The complete AZT regimen isn’t coming. By 2000, 6 million pregnant women in developing nations will carry HIV. Critics are right that a complex AZT regimen would be best for them. It is the standard of care. So are CAT scanners and heart-bypass surgery. But poor countries aren’t going to get any of these. Cost is a big reason–these countries typically spend under $20 per person on health care annually. But even if Glaxo Wellcome gave away the drugs, the complete regimen is still infeasible in much of Africa and south Asia. There, tubing and skills for intravenous AZT are scarce. The governments can’t afford to give moms formula to stop them from breast-feeding. Mothers also live too far from doctors to get therapy early in pregnancy and to keep up with necessary monitoring.

Something may be better than nothing. If trials compared low-cost therapy to the complete AZT regimen it’s likely that the new regimens will prove less effective. But such results are useless, since the full treatment is not an option. Without a placebo group, we still won’t know if any of the treatments are better than nothing and therefore worth giving.
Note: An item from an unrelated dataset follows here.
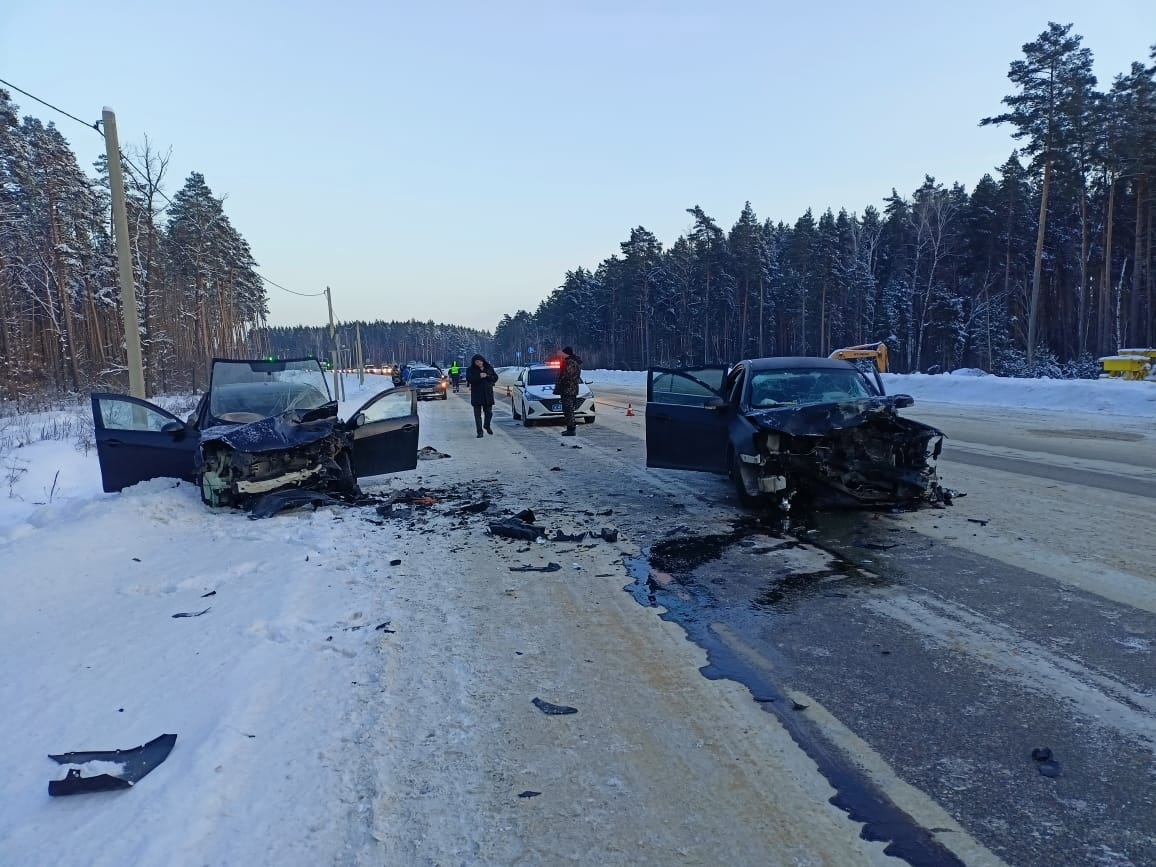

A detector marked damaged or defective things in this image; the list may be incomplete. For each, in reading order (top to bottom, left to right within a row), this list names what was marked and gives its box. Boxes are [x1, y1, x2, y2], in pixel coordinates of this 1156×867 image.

We’ve been here before. These issues aren’t new. Cheap oral hydration, for example, has been studied and used to treat dehydration for diarrheal illness in developing countries. It works–but not as well as intravenous hydration. Far from condemning its use as unethical, however, doctors have embraced oral hydration as the model of locally appropriate therapy. Similarly, poor countries won’t adopt a new rotavirus vaccine, despite 600,000 deaths a year from diarrhea caused by the bug. Inoculating every child at $30 a dose would divert scarce resources from even better uses.

The core issue is whether it is ethical for Americans to conduct Third World studies seeking therapies cheaper and perhaps inferior to our own. It can be, but only if: 1) Subjects get the best care feasible locally (they do). 2) It’s done for local benefit (measuring a new therapy against placebo isn’t useful for the West; we’d switch only if it were as effective as the more complex therapy). 3) The new regimens are themselves feasible (at costs from pennies to $60 per patient, they seem to be). 4) The American standard is unavailable for legitimate reasons (I’ve already mentioned all the obstacles).

For the folks at Public Citizen, this last criterion really sticks in their craws. It offends them to see researchers accepting the high cost of American medical care as a given. Could drug companies lower their costs? Maybe, maybe not. But this is not the way to debate free-market pricing of technology. Don’t stop the research. Acknowledging reality isn’t unethical, but ignoring it can be.